Inside, the roomy new Forest Lake City Center serves as a high-tech, high-efficiency headquarters for city offices and the police and fire departments.
With new audiovisual technology, community rooms and city departments under one roof, the building “will create a better citizen engagement experience,” City Administrator Aaron Parrish said last week at City Center’s open house.
Parrish hopes the sight of the modern, brick-and-glass City Center structure, on busy Hwy. 61, also will help Forest Lake attract new development.
“In the past we had such limited meeting facilities that when we were meeting with people that wanted to make investments in our community, we really didn’t have a great front door for that,” Parrish said of the previous city hall, built in 1939 and severely short of space despite a couple of additions. “This building represents an opportunity to do that.”
The Forest Lake City Center stands on what was the site of the former Northland Mall. The city demolished the 130,000-square-foot enclosed and open-air shopping center except for a 30,000-square-foot, newly refaced building. Occupants include an Anytime Fitness location.
Hwy. 61 revitalization
“We’re excited about what it’s done for the site as well as for Hwy. 61,” Parrish said, noting that more than 20,000 cars pass daily. “The revitalization of Hwy. 61 was the (Forest Lake) Economic Development Authority’s No. 1 redevelopment priority. We’ve gotten to enhance city offices and make them more functional and we’ve gotten the redevelopment on 61 that we were looking for.”
Parrish said he expected new retail or office projects on two pieces of land, totaling 20,000 square feet, that sit in front of the City Center building. The property will be “tax-base positive” when the new developments are done, he said.
The city would like to see reuse of the old city hall, vacated after employees moved into the new building Dec. 3, now for sale along with its 2.5-acre site, Parrish said. The city will keep an old township hall, which formerly housed its administration and finance staff, and a fire station that the department is vacating. The city’s public works department will use both buildings.
Costing about $19 million, the 65,000-square-foot Forest Lake City Center was built $1.5 million under budget, Parrish said.
The city borrowed $21 million to build what originally was envisioned as a 75,000-square-foot building, Parrish said. Engineering choices and sharing spaces helped shrink the building’s footprint.

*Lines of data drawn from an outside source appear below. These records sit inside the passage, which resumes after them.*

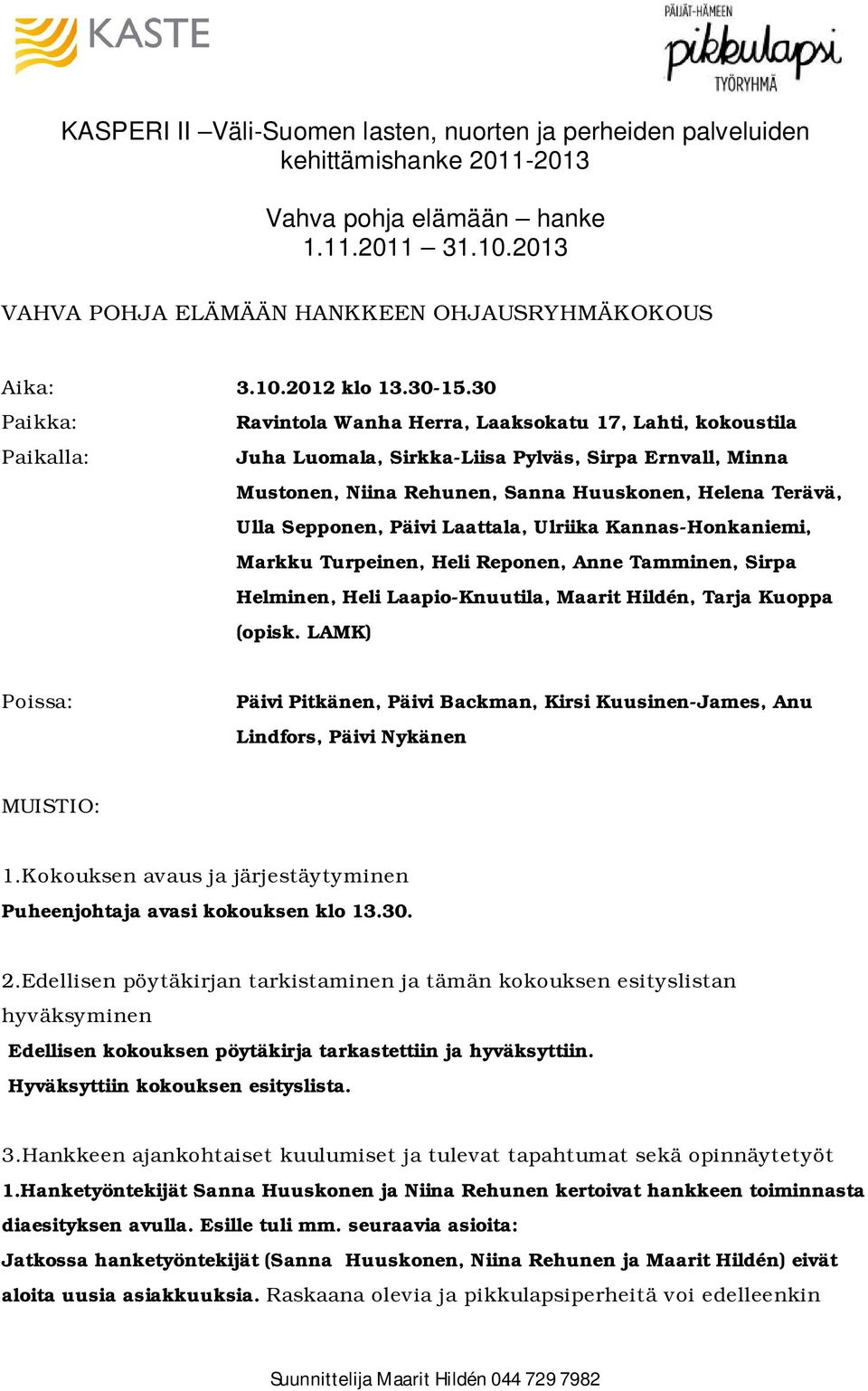 KASTE

PÄIJÄT-HÄMEEN pikkulapsi TYÖRYHMÄ

KASPERI II –Väli-Suomen lasten, nuorten ja perheiden palveluiden kehittämishanke 2011-2013

Vahva pohja elämään – hanke
1.11.2011 – 31.10.2013

VAHVA POHJA ELÄMÄÄN HANKKEEN OHJAUSRYHMÄKOKOUS

Aika: 3.10.2012 klo 13.30-15.30

Paikka: Ravintola Wanha Herra, Laaksokatu 17, Lahti, kokoustila

Paikalla: Juha Luomala, Sirkka-Liisa Pylväs, Sirpa Ernvall, Minna Mustonen, Niina Rehunen, Sanna Huuskonen, Helena Terävä, Ulla Sepponen, Päivi Laattala, Ulriika Kannas-Honkaniemi, Markku Turpeinen, Heli Reponen, Anne Tamminen, Sirpa Helminen, Heli Laapio-Knuutila, Maarit Hildén, Tarja Kuoppa (opisk. LAMK)

Poissa: Päivi Pitkänen, Päivi Backman, Kirsi Kuusinen-James, Anu Lindfors, Päivi Nykänen

MUISTIO:

1.Kokouksen avaus ja järjestäytyminen
Puheenjohtaja avasi kokouksen klo 13.30.

2.Edellisen pöytäkirjan tarkistaminen ja tämän kokouksen esityslistan hyväksyminen
Edellisen kokouksen pöytäkirja tarkastettiin ja hyväksyttiin.
Hyväksyttiin kokouksen esityslista.

3.Hankkeen ajankohtaiset kuulumiset ja tulevat tapahtumat sekä opinnäytetyöt
1.Hanketyöntekijät Sanna Huuskonen ja Niina Rehunen kertoivat hankkeen toiminnasta diaesityksen avulla. Esille tuli mm. seuraavia asioita:
Jatkossa hanketyöntekijät (Sanna Huuskonen, Niina Rehunen ja Maarit Hildén) eivät aloita uusia asiakkuuksia. Raskaana olevia ja pikkulapsiperheitä voi edelleenkin

Suunnittelija Maarit Hildén 044 729 7982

The City Center building was designed to exceed minimum energy codes by 30 percent, Parrish said, and the city stands to get $75,000 in energy rebates once it receives certification of its energy efficiency.
New tech, more room
As visitors toured the new building, they saw large video monitors in the City Council chambers, which Parrish said represented a major upgrade, and audiovisual technology in community meeting and training rooms. They also visited the police department’s new 16-car garage, which Police Chief Rick Peterson said allows for indoor storage of all 12 of the city’s patrol vehicles. The department previously had a two-car garage.
“One priority was to get patrol vehicles that for decades have been sitting outside in the elements inside during the winter and summer months,” Peterson said. “It really takes a toll on the very expensive electronics that are in the patrol vehicles,” including laptops, radars and in-car cameras.
The new detention center offers greater security for officers and detainees, who no longer have to be escorted up a flight of stairs to reach the holding cells, Peterson said. The police department also has room to grow, with the garage built to accommodate a 5,000-square-foot addition to its second floor.
No sign of the opposition that once flared up over plans for a new city hall, leading to a lawsuit that attempted to block the project, was evident during last week’s open house.
“There were some differences of opinion,” Parrish said. “I think at this point, we want to really be looking forward and enjoy this new facility, kind of move onward and upward and have it be the asset to the community that we know it can be.”
Forest Lake resident Don Halvorsen said he was impressed with the new building.
“The move was long overdue,” said Halvorsen, who was wearing a Forest Lake Area High School ball cap. “It’s something that the city, people like myself, can be proud of. From the outside, you don’t realize how much room there is on the inside. The way they divided it up, it will be very functional. I’m proud of what they did.”